Tuesday, August 20, 2024

Chicken Ranch Macaroni Salad

                                                                               

What a lovely change from regular Macaroni Salad! 

 

  1, 16 Ounce Box Elbow Macaroni cooked according to package directions.  Helpful Hint I cooked mine in the broth from the chicken!

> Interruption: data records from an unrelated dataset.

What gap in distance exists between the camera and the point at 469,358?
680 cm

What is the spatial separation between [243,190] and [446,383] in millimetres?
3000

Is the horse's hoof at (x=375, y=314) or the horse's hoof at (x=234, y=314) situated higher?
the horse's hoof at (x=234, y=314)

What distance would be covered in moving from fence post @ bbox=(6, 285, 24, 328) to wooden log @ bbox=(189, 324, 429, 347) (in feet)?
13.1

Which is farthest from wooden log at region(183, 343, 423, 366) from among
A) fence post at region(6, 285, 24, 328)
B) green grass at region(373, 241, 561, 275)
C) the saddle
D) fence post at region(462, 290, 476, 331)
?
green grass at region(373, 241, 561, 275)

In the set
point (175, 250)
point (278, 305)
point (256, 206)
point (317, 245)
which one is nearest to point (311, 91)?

2 Pounds Boneless Skinless Chicken Breast

1, 16 Ounce Bag Frozen Broccoli Cauliflower Carrot Medley Cooked in the Chicken Broth from the chicken

Water, Enough to cover the chicken on your stovetop along with 1 Teaspoon Salt & 1 Tablespoon Crushed Garlic

2 Ribs Celery Chopped

1 Small Onion Chopped

1 Green Bell Pepper Chopped

1 Cucumber Peeled & sliced thin

24 Ounces of your favorite Ranch Dressing

Cook Chicken in enough water to cover along with the salt & garlic. Simmer until cooked about 45 minutes. Meat Thermometer should test chicken temperature at 165 degrees. Remove from pot & let cool until you can handle the chicken to dice into bite sized pieces. Now in the broth add the frozen vegetables and cook those about 8 minutes. Remove them from the broth and place them in a deep bowl. Add the diced Chicken.  Now dump into the pot of broth the Macaroni & cook according to the package directions. If you need more liquid just add water. Once cooked drain well. Now chop the fresh vegetables and add them  to the bowl. Once Macaroni's are cooked drain them & add them to the bowl. Stir well. Now add your Ranch Dressing Stir well and chill. Chill at least 4 hours, overnight is best. You may want to add 2 hard boiled eggs chopped to the recipe. I had people who do not like hard boiled eggs so I did not add them, but for me I would. Enjoy this main course Macaroni Salad!